Deuxième outil utilisé par le secrétaire d'État : l'argumentaire à géométrie variable.
Tout département, nous dit-il, devrait compter au moins deux députés. L'exemple type, c'est la Lozère. Pour cela, M. Marleix invoque la ruralité, le territoire : « Fait-on le même métier quand on est député de Paris et qu'on fait le tour de sa circonscription en trois stations de métro et quand on est député au fin fond de la province, avec 500 communes réparties sur un territoire de 600 000 hectares ? » Vous poursuivez : « On ne peut pas demander aux députés d'être davantage présents aux commissions et en séance publique et maintenir un système qui les condamne, s'ils veulent être réélus, à être en permanence sur le terrain. »
Alors, pourquoi n'appliquez-vous pas ce genre de raisonnement aux autres départements ? Pourquoi, pour les autres départements, vous en tenez-vous à la stricte arithmétique géographique ? Si vous suivez votre logique, vous devriez utiliser deux paramètres : la population et les territoires. Nous avons tous des exemples en tête, et je peux vous en fournir un : dans ma circonscription il y a 154 communes dont la plus grosse compte 6 000 habitants ; il faut deux heures pour la parcourir d'est en ouest, et une heure et demi pour le faire dans le sens nord-sud. Bien sûr, c'est plus compliqué que dans le centre d'une grande ville.
Troisième outil à disposition du secrétaire d'État : le rééquilibrage ou remodelage des circonscriptions, qui consiste à y rattacher des cantons, ici ou là, de façon tout à fait objective et innocente.
Nous sommes instruits par l'expérience de 1986 : à une circonscription de gauche, on rajoute un ou deux cantons de gauche pour lui assurer un siège qu'elle a déjà, et on dégage ainsi des électeurs de gauche d'une ou deux circonscriptions qui deviennent beaucoup plus faciles à conquérir pour la droite. Cette méthode a été appliquée à partir de 1986 et, dans ce genre d'exercice, il vaut mieux être celui qui tient les ciseaux. Bruno Le Roux en a fait une démonstration très explicite et éclairante qui figure à la page 38 de votre rapport, monsieur de La Verpillière.

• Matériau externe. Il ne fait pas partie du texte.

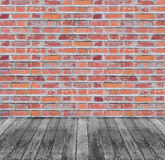 Brown red brick wall and black wooden floor. Background Stock Photo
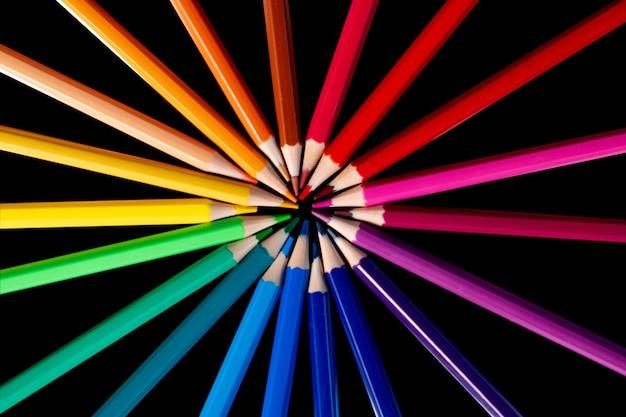 Muchos lápices de diferentes colores reflejados en negro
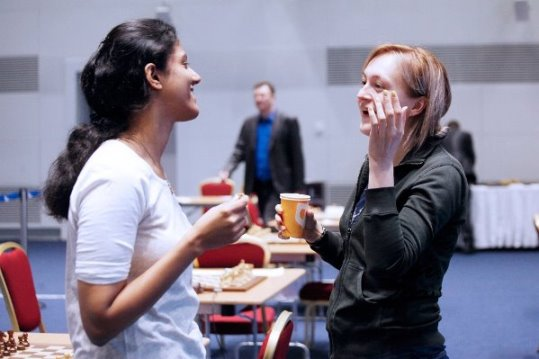 Ushenina explaining to Harika why she was late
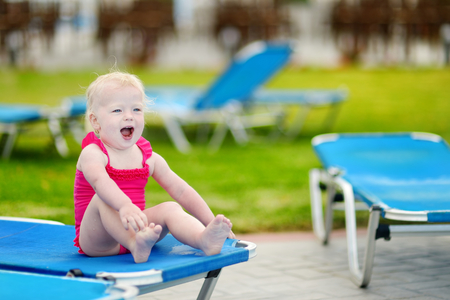Adorable toddler girl sitting on a sunbed by a swimming pool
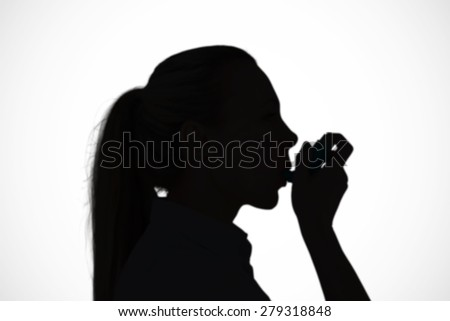 Pretty blonde using an asthma inhaler against white background with vignette
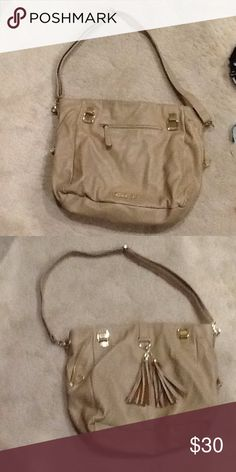 Steve Madden Tote Tan Steve Madden tote with exterior zipper and fringe tassels as well as exterior side zippers and Steve Madden label on the bottom middle of the bag. The inner consist of a large pouch on the side and a smaller pouch next to it and on the opposing side of the bag there is a zippered pouch. Although, there is a minor tear which is hard to see unless shown extremely closely in the interior of the bag. Steve Madden Bags Totes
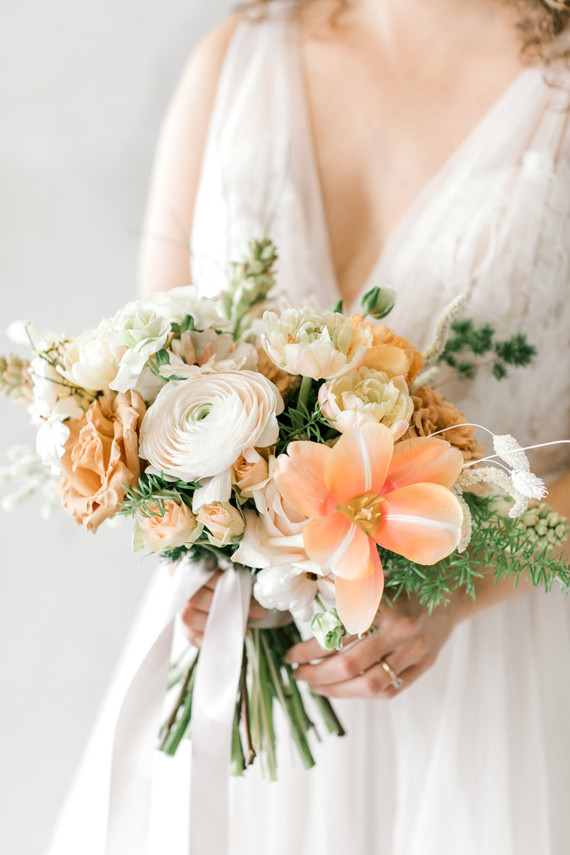The wedding bouquet with white, peachy and blush blooms plus greneery and ribbons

Avant de terminer mon intervention, je veux évoquer un cas particulier et assez cocasse sur lequel Christian Eckert a attiré mon attention. Il s'agit de Han-devant-Pierrepont, commune située aux confins de la Meuse et de la Meurthe-et-Moselle et peuplée de 132 habitants.
Par un décret d'août 1996, elle est passée de la Meuse à la Meurthe-et-Moselle. Pour respecter les nouvelles frontières départementales, tout le monde souhaite voir cette commune incluse dans la septième circonscription de Meurthe-et-Moselle : Jean-Louis Dumont, député de la deuxième circonscription de Meuse, Christian Eckert, député de la septième circonscription de Meurthe-et-Moselle, et les habitants. Le hasard a fait que, jusqu'à présent, les habitants devaient voter Jean-Louis Dumont pour élire Christian Eckert. Si la proximité politique de nos deux collègues a facilité les choses, cette anomalie pourrait très facilement cesser, sans bouleverser les équilibres et à la satisfaction générale. Monsieur le secrétaire d'État, quelle réponse pouvez-vous apporter dans ce cas précis ?
Ces quelques points rapidement évoqués – mes successeurs à la tribune développeront d'autres aspects – nous portent à considérer que votre texte répond aux souhaits de redécoupage du Conseil constitutionnel, mais d'une façon qui suscite les plus grandes craintes. (Applaudissements sur les bancs du groupe SRC.)